Extract the full set of records that follows, word for word.

— START Dataset records —

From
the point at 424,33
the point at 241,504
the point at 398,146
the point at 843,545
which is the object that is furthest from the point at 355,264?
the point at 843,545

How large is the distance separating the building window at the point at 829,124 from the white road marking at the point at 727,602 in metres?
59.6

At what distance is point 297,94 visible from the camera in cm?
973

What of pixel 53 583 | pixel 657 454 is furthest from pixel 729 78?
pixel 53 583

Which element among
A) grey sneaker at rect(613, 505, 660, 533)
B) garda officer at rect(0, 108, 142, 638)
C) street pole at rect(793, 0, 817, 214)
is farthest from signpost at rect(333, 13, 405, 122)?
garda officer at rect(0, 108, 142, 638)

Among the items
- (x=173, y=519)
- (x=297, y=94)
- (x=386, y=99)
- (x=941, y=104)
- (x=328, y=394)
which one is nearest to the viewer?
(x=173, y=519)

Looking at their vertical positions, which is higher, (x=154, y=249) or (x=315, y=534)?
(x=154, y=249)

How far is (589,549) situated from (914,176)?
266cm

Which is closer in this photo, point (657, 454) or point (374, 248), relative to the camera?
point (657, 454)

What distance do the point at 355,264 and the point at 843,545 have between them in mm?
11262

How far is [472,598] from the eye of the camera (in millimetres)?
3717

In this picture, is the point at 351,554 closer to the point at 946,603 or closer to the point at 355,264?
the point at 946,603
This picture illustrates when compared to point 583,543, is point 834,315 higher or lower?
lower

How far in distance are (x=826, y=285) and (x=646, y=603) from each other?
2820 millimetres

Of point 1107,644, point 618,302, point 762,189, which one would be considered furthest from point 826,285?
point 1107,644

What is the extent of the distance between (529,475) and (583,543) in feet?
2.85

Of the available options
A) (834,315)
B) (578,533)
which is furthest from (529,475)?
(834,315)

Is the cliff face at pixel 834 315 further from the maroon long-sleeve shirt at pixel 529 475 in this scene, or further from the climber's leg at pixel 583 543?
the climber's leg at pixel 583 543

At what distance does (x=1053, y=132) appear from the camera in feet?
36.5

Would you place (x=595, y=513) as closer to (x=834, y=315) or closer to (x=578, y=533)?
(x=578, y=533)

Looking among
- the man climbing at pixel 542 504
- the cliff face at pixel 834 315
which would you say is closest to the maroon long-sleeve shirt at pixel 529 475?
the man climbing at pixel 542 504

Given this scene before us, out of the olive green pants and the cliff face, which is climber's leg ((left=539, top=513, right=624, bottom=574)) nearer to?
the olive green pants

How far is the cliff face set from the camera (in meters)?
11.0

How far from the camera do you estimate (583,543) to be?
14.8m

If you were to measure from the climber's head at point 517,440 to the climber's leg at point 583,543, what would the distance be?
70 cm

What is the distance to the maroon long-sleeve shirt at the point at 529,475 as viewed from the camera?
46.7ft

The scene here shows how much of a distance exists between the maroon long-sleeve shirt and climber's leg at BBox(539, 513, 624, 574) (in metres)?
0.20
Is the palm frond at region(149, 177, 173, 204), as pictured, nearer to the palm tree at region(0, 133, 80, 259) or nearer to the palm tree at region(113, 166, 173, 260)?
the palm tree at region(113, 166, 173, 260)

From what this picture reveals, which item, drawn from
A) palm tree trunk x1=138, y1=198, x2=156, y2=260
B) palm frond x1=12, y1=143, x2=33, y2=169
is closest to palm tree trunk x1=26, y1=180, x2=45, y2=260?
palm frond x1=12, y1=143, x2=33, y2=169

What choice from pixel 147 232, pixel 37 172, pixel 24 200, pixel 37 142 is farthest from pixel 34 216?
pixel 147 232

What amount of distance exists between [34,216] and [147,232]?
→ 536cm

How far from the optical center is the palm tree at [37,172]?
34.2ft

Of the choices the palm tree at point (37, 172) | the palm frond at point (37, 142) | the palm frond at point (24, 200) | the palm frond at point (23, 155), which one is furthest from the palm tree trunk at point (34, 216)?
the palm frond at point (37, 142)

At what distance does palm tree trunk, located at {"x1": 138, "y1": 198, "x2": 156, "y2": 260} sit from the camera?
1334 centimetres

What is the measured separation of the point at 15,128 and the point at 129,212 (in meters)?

— END Dataset records —

§ Written response:
From
the point at 424,33
the point at 241,504
the point at 398,146
the point at 843,545
which is the object that is furthest from the point at 355,264?
the point at 843,545

How large is the distance separating the building window at the point at 829,124 from the white road marking at the point at 727,602 in metres?
59.6

At what distance is point 297,94 visible from the camera in cm?
973

What of pixel 53 583 | pixel 657 454 is furthest from pixel 729 78?
pixel 53 583

Which element among
A) grey sneaker at rect(613, 505, 660, 533)
B) garda officer at rect(0, 108, 142, 638)
C) street pole at rect(793, 0, 817, 214)
is farthest from signpost at rect(333, 13, 405, 122)?
garda officer at rect(0, 108, 142, 638)

Among the items
- (x=173, y=519)
- (x=297, y=94)
- (x=386, y=99)
- (x=941, y=104)
- (x=328, y=394)
which one is nearest to the viewer?
(x=173, y=519)

Looking at their vertical positions, which is higher, (x=154, y=249) or (x=315, y=534)?
(x=154, y=249)

How far is (589,549) situated from (914,176)?
266cm

Which is closer in this photo, point (657, 454) or point (374, 248), relative to the camera?
point (657, 454)

What distance do the point at 355,264 and the point at 843,545 have between them in mm?
11262

How far is [472,598] from the eye of the camera (in millimetres)?
3717

In this picture, is the point at 351,554 closer to the point at 946,603 or closer to the point at 355,264?
the point at 946,603
This picture illustrates when compared to point 583,543, is point 834,315 higher or lower?
lower

How far in distance are (x=826, y=285) and (x=646, y=603) from each other?
2820 millimetres

Of point 1107,644, point 618,302, point 762,189, which one would be considered furthest from point 826,285?
point 1107,644

What is the extent of the distance between (529,475) and (583,543) in feet?
2.85

Of the available options
A) (834,315)
B) (578,533)
which is furthest from (529,475)?
(834,315)

Is the cliff face at pixel 834 315 further from the maroon long-sleeve shirt at pixel 529 475 in this scene, or further from the climber's leg at pixel 583 543?
the climber's leg at pixel 583 543

At what distance does (x=1053, y=132) appear from the camera in feet?
36.5

Would you place (x=595, y=513) as closer to (x=834, y=315) or closer to (x=578, y=533)?
(x=578, y=533)

Looking among
- the man climbing at pixel 542 504
- the cliff face at pixel 834 315
which would you say is closest to the maroon long-sleeve shirt at pixel 529 475?
the man climbing at pixel 542 504

Given this scene before us, out of the olive green pants and the cliff face, which is climber's leg ((left=539, top=513, right=624, bottom=574)) nearer to?
the olive green pants

How far is the cliff face set from the camera (in meters)?
11.0

How far from the camera do you estimate (583,543) to be?
14.8m

If you were to measure from the climber's head at point 517,440 to the climber's leg at point 583,543, what would the distance be?
70 cm

What is the distance to the maroon long-sleeve shirt at the point at 529,475 as viewed from the camera?
46.7ft

The scene here shows how much of a distance exists between the maroon long-sleeve shirt and climber's leg at BBox(539, 513, 624, 574) (in metres)?
0.20
Is the palm frond at region(149, 177, 173, 204), as pictured, nearer to the palm tree at region(0, 133, 80, 259) or nearer to the palm tree at region(113, 166, 173, 260)?
the palm tree at region(113, 166, 173, 260)

From what this picture reveals, which item, drawn from
A) palm tree trunk x1=138, y1=198, x2=156, y2=260
B) palm frond x1=12, y1=143, x2=33, y2=169
is closest to palm tree trunk x1=26, y1=180, x2=45, y2=260?
palm frond x1=12, y1=143, x2=33, y2=169

What choice from pixel 147 232, pixel 37 172, pixel 24 200, pixel 37 142 is farthest from pixel 34 216?
pixel 147 232

What amount of distance exists between [34,216] and [147,232]?
→ 536cm

How far from the optical center is the palm tree at [37,172]?
34.2ft

Of the choices the palm tree at point (37, 172) | the palm frond at point (37, 142) | the palm frond at point (24, 200) | the palm frond at point (23, 155), which one is furthest from the palm tree trunk at point (34, 216)?
the palm frond at point (37, 142)

At what distance does palm tree trunk, located at {"x1": 138, "y1": 198, "x2": 156, "y2": 260} sit from the camera?
1334 centimetres

What is the measured separation of the point at 15,128 and the point at 129,212 (in meters)?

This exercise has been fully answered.